» **ИСХОДНЫЙ ТЕКСТ**:

Разные дни войны (Дневник писателя) - Симонов Константин Михайлович - Страница 53
- Предыдущая
- 53/408
- Следующая
В дневнике эти двое суток, проведенных в Москве, превратились в одни. Все это было так скоротечно, что, Очевидно, уже через полгода показалось всего-навсего одними сутками.
Очевидно, в "Красную звезду" к Ортенбергу я пришел не в первый вечер своего приезда в Москву, а на второй, уже когда в "Известиях" появились две мои первые корреспонденции и первые снимки Трошкина. Наверное, это и подогрело решимость редактора "Красной звезды" забрать меня к себе.
Свою третью корреспонденцию, "Горячий день", я написал уже в Москве 19-го, и она появилась в "Известиях" 20-го, в день нашего возвращения на фронт. Под первыми двумя стояло: "Действующая армия, 18 июля"; под третьей: "Действующая армия, 19 июля", - хотя на самом деле, как это видно из дневника, события, описанные в этих корреспонденциях, происходили 13 и 14 июля. Но в то время такая максимально приближенная к дню публикации датировка была общим явлением. Я проверил это, прочитав номера всех центральных газет за 19 июля 1941 года. Буквально всюду под всеми корреспонденциями из действующей армии стоит дата: 18 июля.
Можно понять положение редакций в те дни: материалы поступали скупо, доставлялись с великим трудом, порой с риском для жизни, а сам характер материалов с пометкой "Действующая армия", как правило, был таков, что смещение дат не играло особой роли. В корреспонденциях с фронта не было попыток изобразить общий ход событий, а рассказы о боях не были связаны с конкретными географическими пунктами. Наоборот, при публикации в целях сохранения военной тайны изымалось все, что хоть ненароком могло бы дать представление о том, где что происходило.
В моей корреспонденции "Горячий день", к примеру, было сказано, что "полк, которым командует полковник Кутепов, уже много дней обороняет город Д.". Перечитывая ее сейчас, я вижу, что ни одна деталь не указывала в ней на то, что речь идет о боях за Могилев.

» **ПРЕДОСТАВЛЕННЫЕ СТРОКИ**:
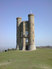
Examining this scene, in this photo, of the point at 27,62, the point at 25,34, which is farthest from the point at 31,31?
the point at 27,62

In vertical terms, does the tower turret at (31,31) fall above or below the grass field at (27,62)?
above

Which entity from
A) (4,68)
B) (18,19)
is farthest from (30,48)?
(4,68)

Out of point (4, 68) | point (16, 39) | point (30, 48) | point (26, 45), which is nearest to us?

--

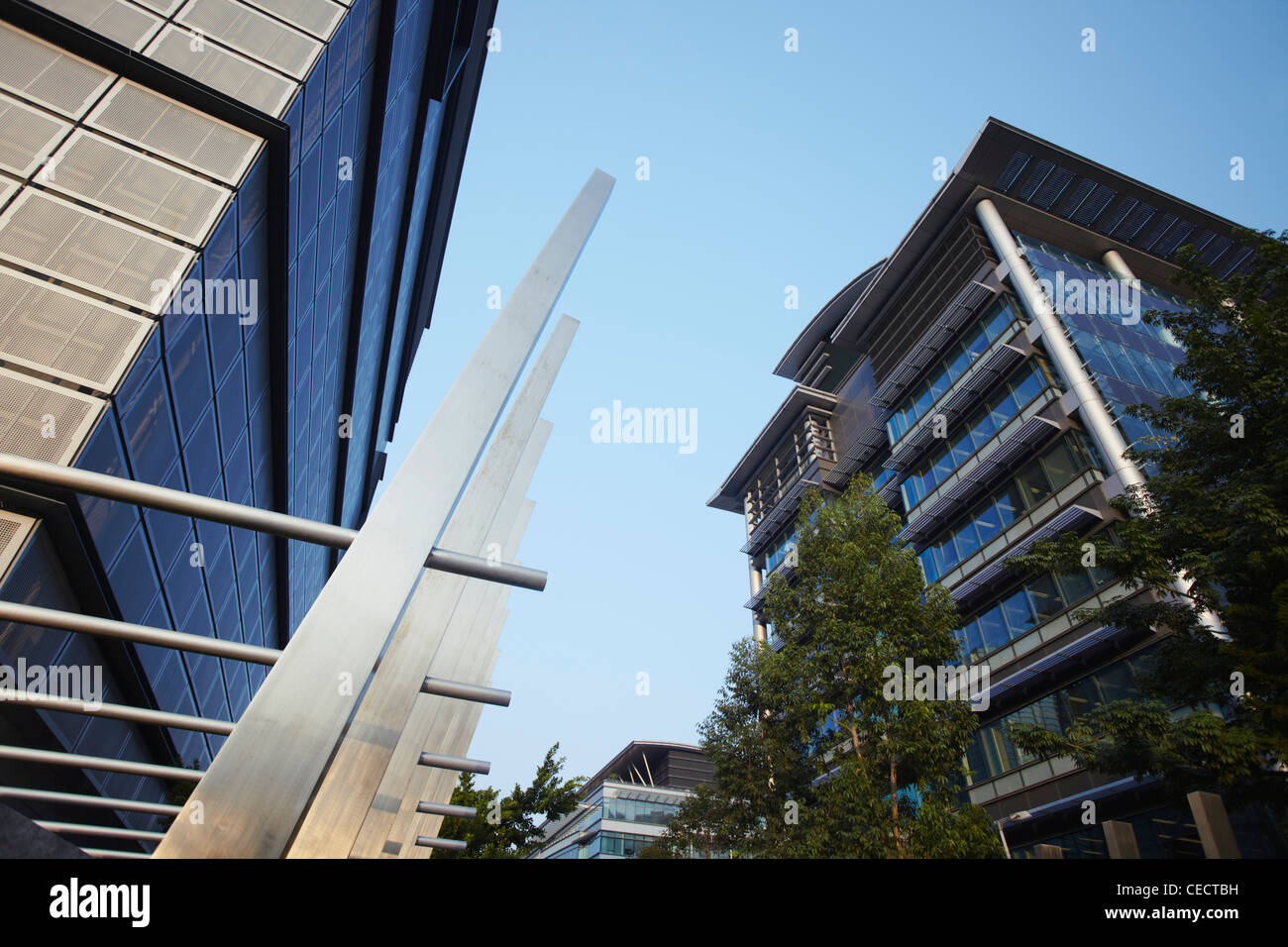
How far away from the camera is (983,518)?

--

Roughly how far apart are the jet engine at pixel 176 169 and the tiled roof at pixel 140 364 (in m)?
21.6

» **ЗАДАНИЕ И ТРЕБОВАНИЯ**: Укажите, пожалуйста, какая пометка с датой стояла под корреспонденцией «Горячий день» согласно исходному тексту. Эти строки никак не связаны с исходным текстом.

» **ОТВЕТ НИЖЕ**: «Действующая армия, 19 июля».